There are three ways to change the gear ratio that are in common use today. These three ways are independent, which means they can be combined to further increase the range and number of different gears. The first is to have larger and smaller sprockets on the rear wheel of the bicycle (the rear sprockets) and a device named a "derailleur" to move the chain from one to another. The second is similar; to have larger or smaller sprockets attached to the crank arms and pedals of a bicycle (the front sprockets) and a derailleur to move the chain from one to another. A derailleur must accomplish two tasks, it must move the chain from gear to gear and it has to adjust the chain length to compensate for the change in the size of the gears. If there are front and rear derailleurs, only one of them needs to adjust the chain length. Currently, this is always done by the rear derailleur, the front derailleur moves the chain, relying on the rear derailleur to adjust the chain length. As a result, it is possible to have multiple gears on the back of a bicycle along with a rear derailleur with but a single gear on the front of the bicycle with no front derailleur, and this arrangement is commonly seen. On the other hand, using currently available components, multiple gears on the front and a front derailleur only work if there is a rear derailleur attached. Thus, I have never seen a bicycle with multiple gears on the front and a single gear on the back.

Diagram of a front and rear derailleur gear system, courtesy of Wikipedia.

The third way used to change the gears on modern bicycle is to have "planetary" gears internal to the rear hub. In this arrangement, the rear sprocket is not attached directly to the rear wheel, but transfers its force via these internal gears which can be used to change the gear ratio, or the "speed". When I started riding back in the mid-60's, hubs with two, three, or four different "speeds" were available, with three being by far the most common. This was so common that it transferred its name to the bike, a "three speed", in the same way road bikes with derailleurs were called "ten speeds." Since the 1990's, tremendous progress has been made in internally geared hubs which are now commonly available in 3, 7, 8, 11, and 14 speed versions. Back in the day of the three speed, the difference between the highest gear and the lowest gear was not very great; it was much less than the range of gear ratios on a derailleur bicycle. Modern 14 speed hubs have almost as wide a range between the highest gear and the lowest gear as modern derailleur bicycles, making them an expensive but reasonable alternative to derailleur bikes for long distance bicycle riding. That said, the greater cost and somewhat lower efficiency (higher "drag") of these hubs have prevented them from being very common for long distance cycling, but internally geared hubs are very popular for commuting and other forms of utility cycling due to their lower maintenance and higher reliability.

## STATED TASK
Can you carry the bicycle gearing passage above further, picking up right after its final sentence?

## EXCERPTED DATA
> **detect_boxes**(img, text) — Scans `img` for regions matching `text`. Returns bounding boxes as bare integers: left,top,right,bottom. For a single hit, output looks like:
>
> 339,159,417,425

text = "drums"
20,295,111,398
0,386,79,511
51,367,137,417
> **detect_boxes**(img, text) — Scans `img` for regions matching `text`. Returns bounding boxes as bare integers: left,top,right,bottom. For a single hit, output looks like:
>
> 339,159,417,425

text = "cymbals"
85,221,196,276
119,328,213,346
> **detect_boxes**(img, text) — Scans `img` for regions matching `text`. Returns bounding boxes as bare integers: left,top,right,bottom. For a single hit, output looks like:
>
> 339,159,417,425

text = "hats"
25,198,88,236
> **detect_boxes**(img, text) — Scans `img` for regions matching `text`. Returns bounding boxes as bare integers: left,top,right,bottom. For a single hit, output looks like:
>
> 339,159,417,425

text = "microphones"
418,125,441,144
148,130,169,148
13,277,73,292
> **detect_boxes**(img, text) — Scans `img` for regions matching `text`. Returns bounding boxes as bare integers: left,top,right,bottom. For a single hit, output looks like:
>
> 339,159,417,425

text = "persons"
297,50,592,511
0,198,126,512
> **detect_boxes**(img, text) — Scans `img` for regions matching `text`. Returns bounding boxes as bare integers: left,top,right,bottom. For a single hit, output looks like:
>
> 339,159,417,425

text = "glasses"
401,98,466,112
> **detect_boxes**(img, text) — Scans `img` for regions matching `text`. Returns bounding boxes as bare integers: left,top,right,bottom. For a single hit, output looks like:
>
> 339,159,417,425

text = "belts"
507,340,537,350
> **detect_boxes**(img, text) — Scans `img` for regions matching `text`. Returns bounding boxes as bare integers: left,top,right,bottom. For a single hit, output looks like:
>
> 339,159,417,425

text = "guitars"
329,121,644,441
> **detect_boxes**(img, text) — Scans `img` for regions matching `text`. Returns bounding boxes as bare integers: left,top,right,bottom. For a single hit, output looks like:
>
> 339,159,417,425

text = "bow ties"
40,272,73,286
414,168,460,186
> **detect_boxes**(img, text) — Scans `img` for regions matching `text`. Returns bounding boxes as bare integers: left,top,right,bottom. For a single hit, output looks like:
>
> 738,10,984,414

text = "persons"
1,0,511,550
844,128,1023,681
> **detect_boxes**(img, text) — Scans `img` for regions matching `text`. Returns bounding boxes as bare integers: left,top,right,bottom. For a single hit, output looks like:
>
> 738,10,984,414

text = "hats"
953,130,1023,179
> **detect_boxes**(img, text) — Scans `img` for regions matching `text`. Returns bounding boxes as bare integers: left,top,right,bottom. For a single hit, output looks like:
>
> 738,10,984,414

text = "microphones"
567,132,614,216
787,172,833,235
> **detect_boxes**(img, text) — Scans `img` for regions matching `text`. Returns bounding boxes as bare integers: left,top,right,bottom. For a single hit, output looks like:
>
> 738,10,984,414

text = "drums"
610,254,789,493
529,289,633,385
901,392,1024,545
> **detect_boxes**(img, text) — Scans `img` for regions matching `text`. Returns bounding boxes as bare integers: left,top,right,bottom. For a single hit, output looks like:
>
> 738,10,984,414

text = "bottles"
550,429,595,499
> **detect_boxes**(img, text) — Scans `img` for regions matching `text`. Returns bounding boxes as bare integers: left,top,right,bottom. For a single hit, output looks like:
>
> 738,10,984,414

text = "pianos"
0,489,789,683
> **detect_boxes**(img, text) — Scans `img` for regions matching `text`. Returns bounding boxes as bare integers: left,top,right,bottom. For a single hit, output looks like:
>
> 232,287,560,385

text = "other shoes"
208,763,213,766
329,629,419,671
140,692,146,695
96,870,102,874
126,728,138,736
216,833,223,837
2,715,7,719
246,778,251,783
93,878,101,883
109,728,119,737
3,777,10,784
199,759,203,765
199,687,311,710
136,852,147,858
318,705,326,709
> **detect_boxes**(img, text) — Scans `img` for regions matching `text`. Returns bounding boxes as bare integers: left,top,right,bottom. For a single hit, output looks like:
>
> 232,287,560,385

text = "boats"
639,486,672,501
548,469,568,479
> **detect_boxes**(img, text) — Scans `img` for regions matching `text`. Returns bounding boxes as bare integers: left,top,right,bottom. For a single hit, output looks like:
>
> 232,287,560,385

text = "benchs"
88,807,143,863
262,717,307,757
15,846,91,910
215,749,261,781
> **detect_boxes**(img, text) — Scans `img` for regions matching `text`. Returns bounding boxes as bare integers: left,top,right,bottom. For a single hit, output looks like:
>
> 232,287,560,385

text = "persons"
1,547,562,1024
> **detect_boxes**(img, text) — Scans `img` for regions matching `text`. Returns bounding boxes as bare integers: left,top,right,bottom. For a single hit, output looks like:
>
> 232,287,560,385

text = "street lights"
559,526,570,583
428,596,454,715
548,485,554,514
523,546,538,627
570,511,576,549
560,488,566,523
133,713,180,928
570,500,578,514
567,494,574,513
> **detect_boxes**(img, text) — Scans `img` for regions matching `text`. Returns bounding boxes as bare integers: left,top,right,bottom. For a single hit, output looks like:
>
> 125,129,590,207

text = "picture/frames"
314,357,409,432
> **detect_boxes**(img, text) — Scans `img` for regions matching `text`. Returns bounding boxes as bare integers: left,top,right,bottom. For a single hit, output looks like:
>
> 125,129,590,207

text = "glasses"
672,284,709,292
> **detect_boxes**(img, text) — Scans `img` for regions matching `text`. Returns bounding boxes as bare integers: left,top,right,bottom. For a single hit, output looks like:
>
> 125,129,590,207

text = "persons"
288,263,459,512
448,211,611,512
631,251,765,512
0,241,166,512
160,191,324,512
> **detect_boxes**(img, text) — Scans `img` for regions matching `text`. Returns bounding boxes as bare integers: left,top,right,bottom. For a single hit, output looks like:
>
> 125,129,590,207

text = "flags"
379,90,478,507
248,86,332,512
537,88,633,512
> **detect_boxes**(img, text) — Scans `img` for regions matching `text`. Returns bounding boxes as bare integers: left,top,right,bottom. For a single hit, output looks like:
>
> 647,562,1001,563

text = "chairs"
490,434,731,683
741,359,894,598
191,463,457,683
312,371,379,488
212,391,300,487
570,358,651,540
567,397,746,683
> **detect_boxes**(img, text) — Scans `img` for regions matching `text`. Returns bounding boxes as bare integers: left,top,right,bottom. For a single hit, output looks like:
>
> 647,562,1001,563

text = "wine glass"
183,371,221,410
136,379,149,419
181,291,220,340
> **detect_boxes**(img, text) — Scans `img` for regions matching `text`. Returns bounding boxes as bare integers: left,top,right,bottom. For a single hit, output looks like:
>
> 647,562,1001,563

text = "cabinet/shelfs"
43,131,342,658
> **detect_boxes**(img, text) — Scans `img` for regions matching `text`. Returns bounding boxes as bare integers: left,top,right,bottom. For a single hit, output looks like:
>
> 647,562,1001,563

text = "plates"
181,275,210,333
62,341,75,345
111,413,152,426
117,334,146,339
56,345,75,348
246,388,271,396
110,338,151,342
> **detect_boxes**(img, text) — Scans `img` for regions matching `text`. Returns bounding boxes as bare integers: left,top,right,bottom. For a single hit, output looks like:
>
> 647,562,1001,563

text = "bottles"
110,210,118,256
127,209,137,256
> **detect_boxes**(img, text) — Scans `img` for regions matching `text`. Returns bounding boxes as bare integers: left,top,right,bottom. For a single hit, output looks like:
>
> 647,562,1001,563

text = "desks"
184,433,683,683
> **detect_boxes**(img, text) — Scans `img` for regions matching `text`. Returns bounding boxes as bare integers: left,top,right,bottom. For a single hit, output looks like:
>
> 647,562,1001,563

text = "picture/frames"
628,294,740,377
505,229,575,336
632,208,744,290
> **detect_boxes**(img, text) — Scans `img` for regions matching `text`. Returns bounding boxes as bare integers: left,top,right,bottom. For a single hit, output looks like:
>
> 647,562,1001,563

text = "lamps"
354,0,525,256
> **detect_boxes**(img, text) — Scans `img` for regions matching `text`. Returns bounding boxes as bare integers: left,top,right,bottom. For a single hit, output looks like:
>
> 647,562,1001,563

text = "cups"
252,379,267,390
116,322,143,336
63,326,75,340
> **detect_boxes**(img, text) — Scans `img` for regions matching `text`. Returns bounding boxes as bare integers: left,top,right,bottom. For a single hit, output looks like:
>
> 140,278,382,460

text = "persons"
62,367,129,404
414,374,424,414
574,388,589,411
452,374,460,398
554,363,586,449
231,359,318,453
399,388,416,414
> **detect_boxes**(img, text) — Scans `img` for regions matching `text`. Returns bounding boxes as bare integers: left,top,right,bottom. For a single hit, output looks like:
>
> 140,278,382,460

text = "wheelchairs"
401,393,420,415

## TASK RESPONSE
The inside of a three speed hub, courtesy of Wikipedia. There is one additional set of gears that makes this work which is on the outer case of the hub which has been removed in this photograph to make the insides visible.

Because the multi-speed hub is independent of derailleurs, it is possible to combine all three systems to produce a bicycle with a mind-numbing 14 x 11 x 3 = 462 different gear combinations! Such bicycles actually exist. However, few cyclists find them useful, so I would classify this configuration as more of a novelty than anything else. The four most common configurations of gears are:
  1. One speed with no variable gears.
  2. A single sprocket in front, multiple sprockets in the rear, no internal gears in the hub.
  3. Multiple sprockets in front, multiple sprockets in the rear,  no internal gears in the hub.
  4. A single sprocket in the front and rear attached to a hub with internal gears.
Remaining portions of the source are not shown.